[TEXT PROVIDED]
---*---

# MediaShare menu option not showing



## DarkHorse (Feb 18, 2009)

Hello all, I have been lurking and reading the boards trying to figure this issue out for about a week now and i'm ready to rip my hair out. The family is tired of me resetting the DVR every 5 minutes so I think it's time to ask for help 

My current setup follows:

HR 23 receiver
BEFSR41 Linksys router
Windows XP
MP 11
Hardwired with Cat5e cable

I'm able to get DOD channels, download movies, etc.... but I cannot for the life of me get the menu option to appear for Photos and Videos on the receiver. 

Whenever I try to enable Network Services with the default ports I get a 202 error Services cannot be started or something to that effect. 

I've unplugged the receiver, rebooted probably a hundred times, rebooted my cable modem, router and PC. Folders are shared, sharing is setup in MP, all Services are running, etc..

Is this possibly a problem with the type of router that i'm using? 

What makes this worse is that i'm a Network Administrator, sort of embarassing :nono2:

Thanks for any help that you can provide - if I need another router so be it.


----------



## Mike Bertelson (Jan 24, 2007)

You don't need network services to use Media share.

I assume you mean WMP?

What are the results of a System Test?

Menu->Parental, Fav's & Setup->System Setup->Info & Test

Or, you can just press and hold the Info button on the remote.

There are issues with UPnP. What is the IP address of the HR23?

Mike


----------



## Michael D'Angelo (Oct 21, 2006)

I am moving this to the "DIRECTV HD DVR" forum.


----------



## veryoldschool (Dec 10, 2006)

:welcome_sto DBSTalk

I need to "fiddle with" my firewall software and open up some ports.
Check to see if Windows media player can see the DVR.


----------



## DarkHorse (Feb 18, 2009)

MicroBeta said:


> You don't need network services to use Media share.
> 
> I assume you mean WMP?
> 
> ...


Everything tests out OK except the phone line which I do not have connected. The IP address of the receiver is 192.168.1.100

Sorry, yes WMP 11 which I reinstalled last night.



Michael D'Angelo;2003777 said:


> I am moving this to the "DIRECTV HD DVR" forum.


Sorry for placing it wrong and thank you for the move.



veryoldschool said:


> :welcome_sto DBSTalk
> 
> I need to "fiddle with" my firewall software and open up some ports.
> Check to see if Windows media player can see the DVR.

---*---

[MATERIAL SHOWN]
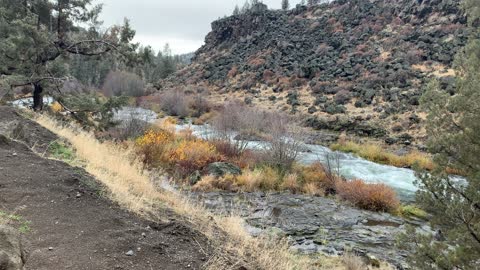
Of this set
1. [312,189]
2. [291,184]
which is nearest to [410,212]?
[312,189]

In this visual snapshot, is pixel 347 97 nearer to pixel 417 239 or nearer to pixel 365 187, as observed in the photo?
pixel 365 187

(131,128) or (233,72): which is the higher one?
(233,72)

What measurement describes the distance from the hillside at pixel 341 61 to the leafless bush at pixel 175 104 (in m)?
6.58

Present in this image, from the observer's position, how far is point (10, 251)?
3.38m

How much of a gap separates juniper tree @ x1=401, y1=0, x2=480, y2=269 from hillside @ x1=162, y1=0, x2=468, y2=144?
67.5ft

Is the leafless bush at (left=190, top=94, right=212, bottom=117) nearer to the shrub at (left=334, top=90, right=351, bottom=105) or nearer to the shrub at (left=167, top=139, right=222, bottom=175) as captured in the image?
the shrub at (left=334, top=90, right=351, bottom=105)

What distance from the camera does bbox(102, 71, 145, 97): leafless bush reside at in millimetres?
51331

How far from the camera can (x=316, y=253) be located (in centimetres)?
882

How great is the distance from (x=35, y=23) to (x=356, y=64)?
3596cm

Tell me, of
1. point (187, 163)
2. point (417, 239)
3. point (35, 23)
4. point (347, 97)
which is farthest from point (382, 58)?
point (417, 239)

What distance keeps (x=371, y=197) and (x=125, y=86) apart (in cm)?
4465

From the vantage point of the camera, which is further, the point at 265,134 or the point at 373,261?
the point at 265,134

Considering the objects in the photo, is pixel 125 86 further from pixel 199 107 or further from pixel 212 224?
pixel 212 224

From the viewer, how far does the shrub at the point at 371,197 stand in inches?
511
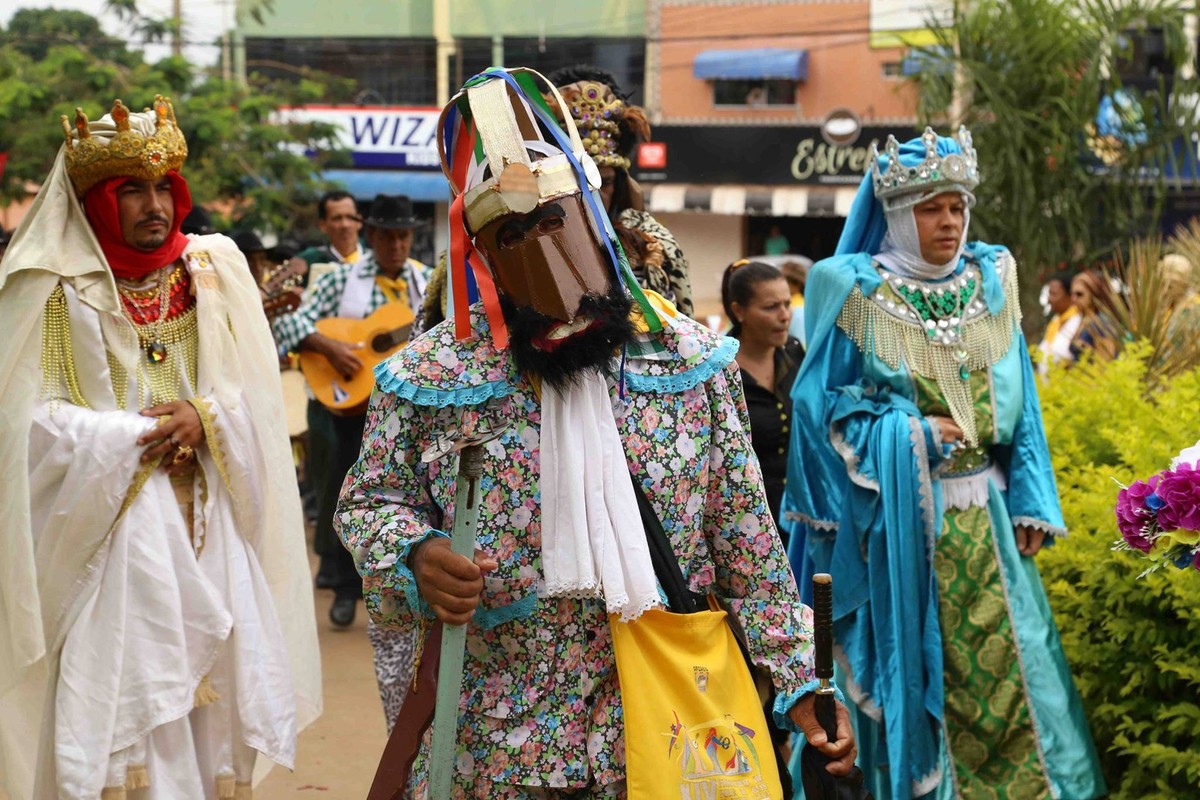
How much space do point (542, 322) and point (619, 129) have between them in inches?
83.9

---*---

[PROBLEMS TO SOLVE]
• 1. In the forum thread about the missing MediaShare menu option, list every item DarkHorse names under "My current setup follows:" in the first post.
• 2. Carry on the MediaShare forum thread from the point where it stops.

[REPLIES]
• 1.
- HR 23 receiver
- BEFSR41 Linksys router
- Windows XP
- MP 11
- Hardwired with Cat5e cable

• 2.
Thank you, cool site with lots of helpful info here. Looking forward to learning as much as I can even tho I have a pretty basic setup compared to some of the others here.


----------



## Sackett (May 21, 2007)

Like what VOS said it is probably Windows XP Firewall(or other software firewall) that is stopping it. You may for a test disable it and see if it works.


----------



## DarkHorse (Feb 18, 2009)

Sorry I should have mentioned - Firewalls have been completely disabled.

WMP sees the DVR as an unknown device - i've opened ports on the router that are listed in the WMP help section. Perhaps this is the problem? 


Is the BEFSR41 router compatible with mediashare?


----------



## dgobe (Dec 8, 2008)

In WMP go to the Tools->Options menu then select the Library tab. 
Click the Configure Sharing... button
Check the Share my media to: checkbox
You should see the DirecTV Mediashare Renderer device(s) there, click on it and click the Allow button.

You should also be able to ping the IP address of the HR from your computer. At a command prompt type in ping 192.168.1.100 if you don't get replies, double check that all firewalls are disabled or uninstall any third party firewalls.

P.S. I have the same router. 1.05.03 firmware.


----------



## DarkHorse (Feb 18, 2009)

I'm including a few screenshots to show the current setup i'm running - maybe I have some ports setup incorrectly that someone can point out.

WMP sharing









UPnP Forwarding









Port Range Forwarding


----------



## DarkHorse (Feb 18, 2009)

dgobe said:


> In WMP go to the Tools->Options menu then select the Library tab.
> Click the Configure Sharing... button
> Check the Share my media to: checkbox
> You should see the DirecTV Mediashare Renderer device(s) there, click on it and click the Allow button.
> ...


I have those setup however WMP sees it as an unknown device - I can ping the receiver.


----------



## DarkHorse (Feb 18, 2009)

dgobe said:


> In WMP go to the Tools->Options menu then select the Library tab.
> Click the Configure Sharing... button
> Check the Share my media to: checkbox
> You should see the DirecTV Mediashare Renderer device(s) there, click on it and click the Allow button.
> ...


Can you post your current router settings as they apply to the mediashare?

I have 2.00.02 firmware


----------



## bhelton71 (Mar 8, 2007)

DarkHorse said:


> I have those setup however WMP sees it as an unknown device - I can ping the receiver.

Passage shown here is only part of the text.